Problem details
Below are the records; return exactly the lines from the one with "Natecos_NosGustaRegalar_02" through the final line, both included, minus any pictures.

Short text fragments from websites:
————
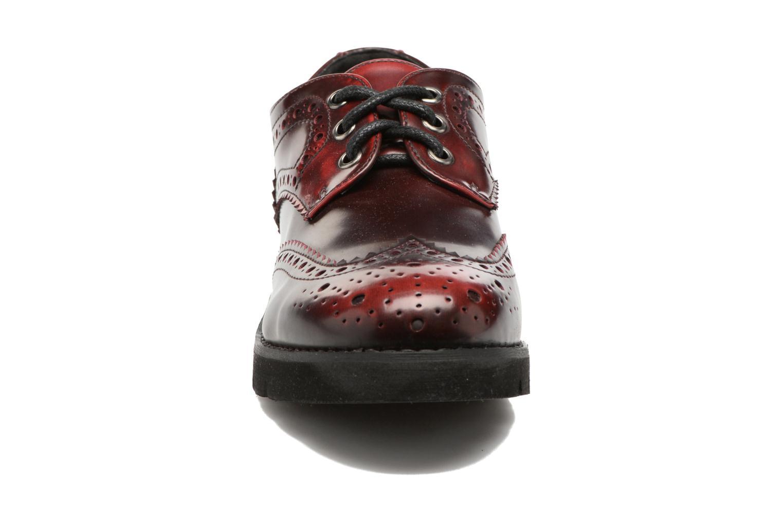 Chaussures à lacets Xti Luna 53960 Bordeaux vue portées chaussures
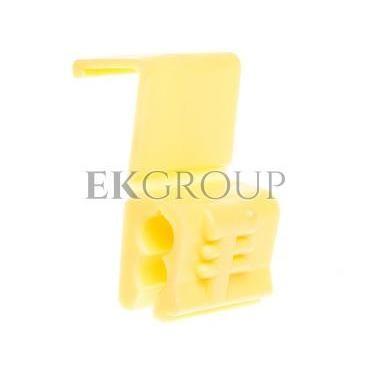 Łącznik przewodów obustronny 4-6mm2 LPO 6 E10KN-03050200301 /100szt./-211069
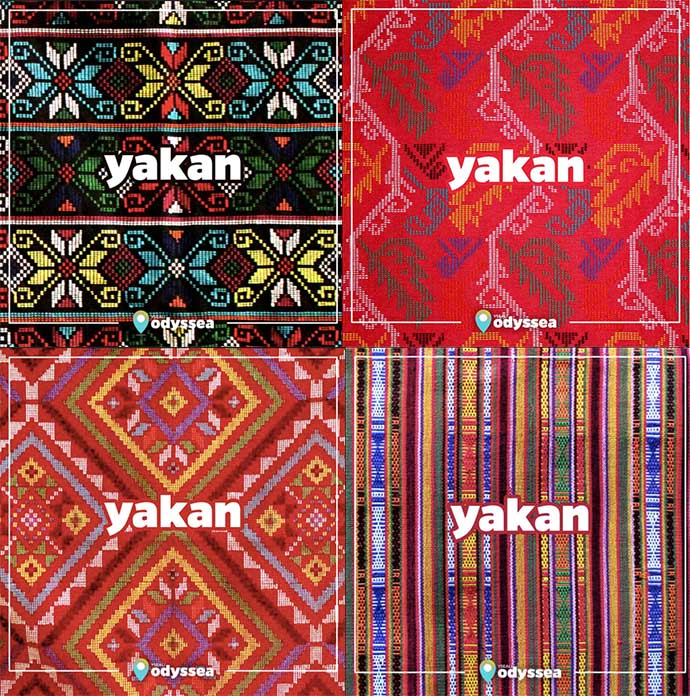 Philippine Indigenous Fabrics And Its Importance Today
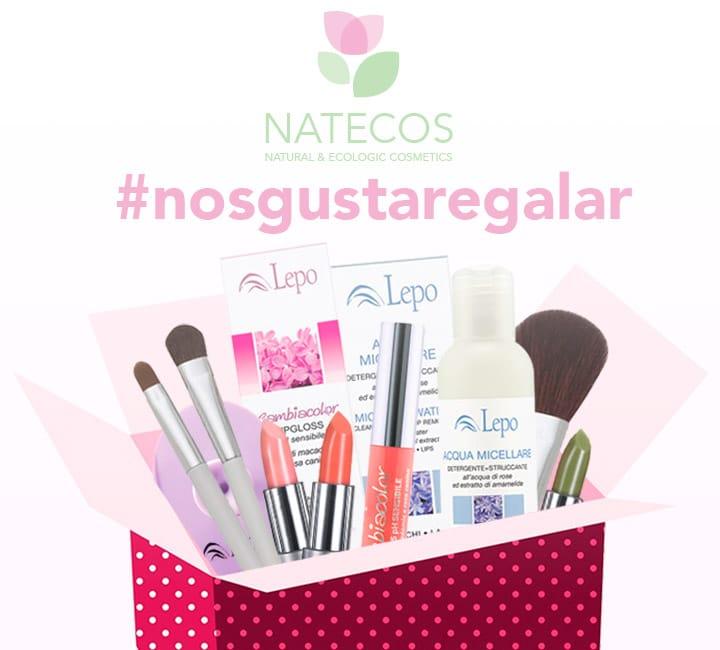 Natecos_NosGustaRegalar_02
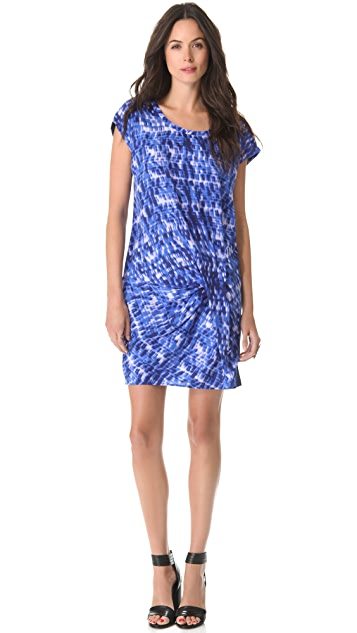 DKNY Pure DKNY Drape Hem Dress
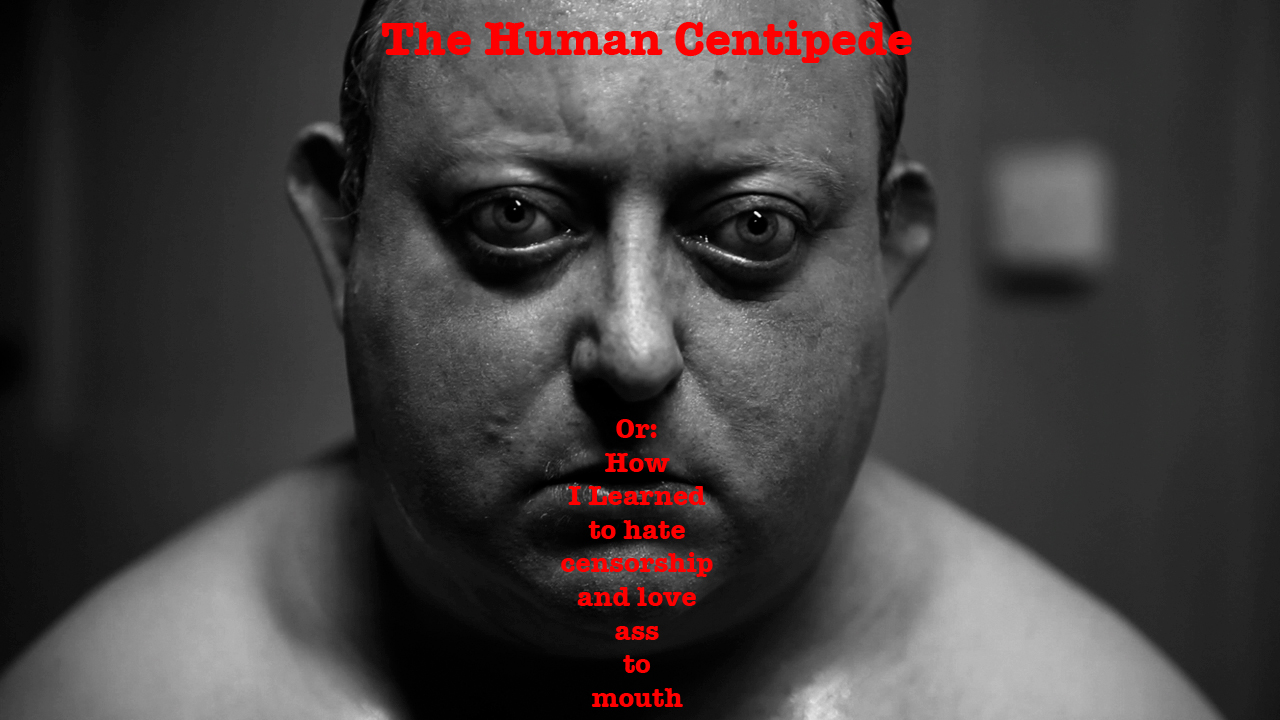The Human Centipede 3 Release Date human centipede 3 plot is ...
————
Task solution
 Natecos_NosGustaRegalar_02
 DKNY Pure DKNY Drape Hem Dress
The Human Centipede 3 Release Date human centipede 3 plot is ...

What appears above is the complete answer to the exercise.